Sabda Hidup
Sabtu, 25 Desember 2021, Hari Raya Natal
Bacaan: Yes. 52:7-10; Mzm. 98:1,2-3ab,3cd-4,5-6; Ibr. 1:1-6; Yoh. 1:1-18
Kisah Natal telah berulang kali diceriterakan dan telah berulang kali juga kita dengar.
Maria melahirkan dalam gelapnya malam yang dingin; bayi yang baru lahir, rentan, ringkih; lahir di kandang (entah kandang atau gua), karena tak seorangpun memberi ibu dan bapanya tempat untuk menginap.
Semua terjadi dalam suatu kontras bukan? Ada kegelapan malam, tetapi cahaya terang kasih Allah ada pada bayi itu. Bayi itu lahir di malam dingin, tetapi ia membawa api kasih Allah ke bumi ini dan betapa Ia mengharapkan api itu menyala. Bayi itu begitu kecil, ringkih; tetapi Dialah Sang Sabda, yang dari semula adalah Allah dan ada bersama Allah (Yoh 1: 1).
Binatang-binatang hina dan para gembala miskin yang mengelilingi bayi itu, namun para malaikat Allah bernyanyi memaklumkan kelahiran-Nya. Bayi itu miskin dan berasal dari keluarga orang miskin, namun segala kuasa Allah adalah milik-Nya. Kandang hewan itu hina, tetapi Raja segala rajalah yang lahir di dalamnya.
Mengapa kisah kelahiran-Nya terjadi seperti itu?

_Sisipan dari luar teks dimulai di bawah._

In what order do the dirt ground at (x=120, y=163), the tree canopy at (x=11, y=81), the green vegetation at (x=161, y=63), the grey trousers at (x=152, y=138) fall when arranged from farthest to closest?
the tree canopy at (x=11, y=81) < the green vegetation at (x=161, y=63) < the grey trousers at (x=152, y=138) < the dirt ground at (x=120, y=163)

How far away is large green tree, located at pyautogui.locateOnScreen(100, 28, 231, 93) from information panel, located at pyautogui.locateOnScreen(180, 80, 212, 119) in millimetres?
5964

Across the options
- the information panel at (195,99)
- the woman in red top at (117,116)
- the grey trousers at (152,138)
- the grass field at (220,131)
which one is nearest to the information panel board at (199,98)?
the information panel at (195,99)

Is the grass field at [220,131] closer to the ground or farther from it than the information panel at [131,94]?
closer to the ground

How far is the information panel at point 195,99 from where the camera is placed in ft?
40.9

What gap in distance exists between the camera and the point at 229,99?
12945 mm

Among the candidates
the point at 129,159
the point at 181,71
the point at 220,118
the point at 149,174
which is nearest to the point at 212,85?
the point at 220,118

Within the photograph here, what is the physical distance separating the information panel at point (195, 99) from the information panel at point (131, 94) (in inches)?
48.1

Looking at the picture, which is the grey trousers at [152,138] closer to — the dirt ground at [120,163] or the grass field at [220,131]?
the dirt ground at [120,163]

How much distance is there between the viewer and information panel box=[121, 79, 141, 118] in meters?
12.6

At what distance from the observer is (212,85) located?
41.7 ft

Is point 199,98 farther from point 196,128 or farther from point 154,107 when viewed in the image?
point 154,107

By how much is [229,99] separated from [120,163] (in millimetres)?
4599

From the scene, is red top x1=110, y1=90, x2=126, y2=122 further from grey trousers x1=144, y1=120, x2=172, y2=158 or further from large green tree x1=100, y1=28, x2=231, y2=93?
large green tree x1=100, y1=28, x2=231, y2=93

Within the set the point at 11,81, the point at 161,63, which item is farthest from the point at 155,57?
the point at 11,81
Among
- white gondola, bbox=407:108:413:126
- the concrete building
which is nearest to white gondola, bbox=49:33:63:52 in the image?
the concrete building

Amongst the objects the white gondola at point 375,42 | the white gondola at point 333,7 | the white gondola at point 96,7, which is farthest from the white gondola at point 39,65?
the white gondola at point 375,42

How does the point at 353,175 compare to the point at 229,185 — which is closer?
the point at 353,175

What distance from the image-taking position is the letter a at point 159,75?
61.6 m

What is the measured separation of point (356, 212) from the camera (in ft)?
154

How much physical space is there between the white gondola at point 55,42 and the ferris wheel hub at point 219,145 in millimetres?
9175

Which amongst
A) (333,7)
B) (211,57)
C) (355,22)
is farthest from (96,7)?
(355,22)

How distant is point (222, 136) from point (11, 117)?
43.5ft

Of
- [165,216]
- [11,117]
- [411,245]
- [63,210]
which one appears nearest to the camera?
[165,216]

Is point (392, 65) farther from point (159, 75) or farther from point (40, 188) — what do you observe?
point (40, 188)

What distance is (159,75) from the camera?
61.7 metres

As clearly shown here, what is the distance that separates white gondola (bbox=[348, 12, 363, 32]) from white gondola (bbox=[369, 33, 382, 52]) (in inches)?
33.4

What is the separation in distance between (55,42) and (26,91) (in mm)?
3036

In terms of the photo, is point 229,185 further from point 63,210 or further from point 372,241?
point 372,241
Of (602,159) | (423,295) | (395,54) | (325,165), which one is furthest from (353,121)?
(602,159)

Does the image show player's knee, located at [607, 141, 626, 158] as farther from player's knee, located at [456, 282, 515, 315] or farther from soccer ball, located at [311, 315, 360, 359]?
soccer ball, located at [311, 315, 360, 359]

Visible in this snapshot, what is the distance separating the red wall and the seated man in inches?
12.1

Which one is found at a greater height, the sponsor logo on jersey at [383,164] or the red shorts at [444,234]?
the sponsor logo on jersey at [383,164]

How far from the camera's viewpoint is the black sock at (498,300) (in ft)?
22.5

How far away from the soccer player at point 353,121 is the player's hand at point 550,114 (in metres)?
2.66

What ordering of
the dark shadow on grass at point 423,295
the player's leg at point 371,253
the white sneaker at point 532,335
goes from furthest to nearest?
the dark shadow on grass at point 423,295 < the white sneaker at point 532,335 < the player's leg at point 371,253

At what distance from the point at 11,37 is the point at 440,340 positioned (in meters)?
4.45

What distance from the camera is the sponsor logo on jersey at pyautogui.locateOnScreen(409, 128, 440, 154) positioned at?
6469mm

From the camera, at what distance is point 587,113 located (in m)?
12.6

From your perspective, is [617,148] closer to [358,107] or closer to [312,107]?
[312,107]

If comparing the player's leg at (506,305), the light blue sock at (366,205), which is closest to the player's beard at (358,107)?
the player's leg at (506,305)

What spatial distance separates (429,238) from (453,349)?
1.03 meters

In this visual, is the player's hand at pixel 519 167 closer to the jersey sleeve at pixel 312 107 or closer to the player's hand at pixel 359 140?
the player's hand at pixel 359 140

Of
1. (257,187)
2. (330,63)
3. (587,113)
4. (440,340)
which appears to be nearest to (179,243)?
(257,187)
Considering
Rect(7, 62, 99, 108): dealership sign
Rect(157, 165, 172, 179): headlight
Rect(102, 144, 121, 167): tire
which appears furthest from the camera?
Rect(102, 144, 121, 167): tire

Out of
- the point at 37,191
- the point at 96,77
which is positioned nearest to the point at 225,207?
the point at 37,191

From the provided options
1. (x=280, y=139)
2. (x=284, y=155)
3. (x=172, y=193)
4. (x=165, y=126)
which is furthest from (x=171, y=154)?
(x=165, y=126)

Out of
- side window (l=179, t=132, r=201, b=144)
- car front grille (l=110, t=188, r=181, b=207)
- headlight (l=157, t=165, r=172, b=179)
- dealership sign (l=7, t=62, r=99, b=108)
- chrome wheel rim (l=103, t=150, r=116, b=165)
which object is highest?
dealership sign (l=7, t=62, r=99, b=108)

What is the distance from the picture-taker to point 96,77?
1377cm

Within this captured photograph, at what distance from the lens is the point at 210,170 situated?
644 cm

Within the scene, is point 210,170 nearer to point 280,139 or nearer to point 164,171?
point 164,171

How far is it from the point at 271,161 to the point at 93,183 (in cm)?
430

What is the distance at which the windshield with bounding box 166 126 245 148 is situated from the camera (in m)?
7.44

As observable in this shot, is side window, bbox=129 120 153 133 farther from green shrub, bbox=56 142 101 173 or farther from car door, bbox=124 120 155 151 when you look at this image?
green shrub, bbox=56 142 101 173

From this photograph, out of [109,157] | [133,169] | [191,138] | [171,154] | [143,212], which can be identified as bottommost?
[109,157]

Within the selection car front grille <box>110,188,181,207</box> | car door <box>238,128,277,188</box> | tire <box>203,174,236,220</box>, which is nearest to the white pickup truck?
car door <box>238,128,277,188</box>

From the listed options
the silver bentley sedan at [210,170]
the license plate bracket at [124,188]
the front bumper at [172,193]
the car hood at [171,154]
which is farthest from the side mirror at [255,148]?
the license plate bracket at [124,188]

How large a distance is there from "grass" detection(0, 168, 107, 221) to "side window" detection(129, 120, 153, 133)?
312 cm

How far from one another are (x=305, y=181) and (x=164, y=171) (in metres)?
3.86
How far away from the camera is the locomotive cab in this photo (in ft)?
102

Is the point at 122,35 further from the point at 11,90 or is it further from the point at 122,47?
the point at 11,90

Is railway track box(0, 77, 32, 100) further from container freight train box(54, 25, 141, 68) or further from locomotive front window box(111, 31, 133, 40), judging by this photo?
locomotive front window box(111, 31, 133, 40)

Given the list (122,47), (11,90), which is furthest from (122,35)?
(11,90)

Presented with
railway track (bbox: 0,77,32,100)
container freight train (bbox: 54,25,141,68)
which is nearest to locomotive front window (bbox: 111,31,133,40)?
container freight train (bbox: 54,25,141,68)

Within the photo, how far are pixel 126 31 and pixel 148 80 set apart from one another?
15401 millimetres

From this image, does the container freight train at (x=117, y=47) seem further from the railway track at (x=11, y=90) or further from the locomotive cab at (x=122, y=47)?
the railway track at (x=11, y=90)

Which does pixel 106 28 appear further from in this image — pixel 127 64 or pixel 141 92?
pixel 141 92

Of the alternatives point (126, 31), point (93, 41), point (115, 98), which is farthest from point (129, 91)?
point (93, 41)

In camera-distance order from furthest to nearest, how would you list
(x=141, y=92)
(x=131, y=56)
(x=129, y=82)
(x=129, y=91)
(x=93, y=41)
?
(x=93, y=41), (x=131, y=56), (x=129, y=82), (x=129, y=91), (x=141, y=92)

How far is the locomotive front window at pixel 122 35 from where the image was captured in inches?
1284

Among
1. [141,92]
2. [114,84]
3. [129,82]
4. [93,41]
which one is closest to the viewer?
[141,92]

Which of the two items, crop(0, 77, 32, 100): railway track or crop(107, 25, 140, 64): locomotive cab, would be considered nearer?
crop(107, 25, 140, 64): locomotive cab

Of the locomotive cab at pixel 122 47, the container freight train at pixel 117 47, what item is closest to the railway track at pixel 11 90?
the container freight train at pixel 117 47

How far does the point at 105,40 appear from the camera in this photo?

Mengapa Sang Juruselamat datang sebagai bayi yang lemah? Mengapa tidak datang langsung sebagai orang dewasa saja? Mengapa Sang Sabda yang menjelma itu hadir sebagai seorang yang miskin dan ringkih? Mengapa tidak menjelma sebagai Kaisar Roma? Mengapa lahir di musim dingin, pada waktu malam?
Mengapa Sang Juruselamat lahir bukan di musim yang lebih hangat, di bulan Mei misalnya?
Jawabannya ada dalam diri kita. Kita sendiri sering berada dalam kontras, paradoks. Kita adalah anak-anak terang, tetapi lebih suka kegelapan dan dingin (Yoh 1: 5). Kita sering hidup dalam kegelapan. Hati kita dingin. Walau demikian ada kerinduan dalam diri kita masing-masing yang tidak tinggal diam. Kita menginginkan terang dan kehangatan – dalam diri sesama, dalam diri kita, dalam Allah. Kita merindukan kasih, walau sering kali juga kita menyangkalnya.
Kita mencari dan membungkus diri dan tinggal dalam hati yang dingin. Kita khawatir kalau-kalau realitas kehidupan kita hanya malam gelap yang dingin.
Tetapi, siapa yang merasa terancam dengan kelahiran bayi kecil di kandang hewan itu? Hati dingin siapa yang melawan bayi ringkih itu? Dalam gelapnya malam dan dinginnya hati, bayi itu lahir. Terang itu bercahaya dalam kegelapan. Mari, biarkan terang itu menembus relung-relung terdalam hati kita dan melalui diri kita memancar ke sekitar kita, kepada sesama. Biarkan kehangatan kasih Allah membungkus diri kita dan melaui diri kita kehangatan itu merambat ke sekitar kita.
“It is Christmas every time you let God love others through you…yes, it is Christmas every time you smile at your brother and offer him your hand.” – Ibu Teresa dari Calcutta.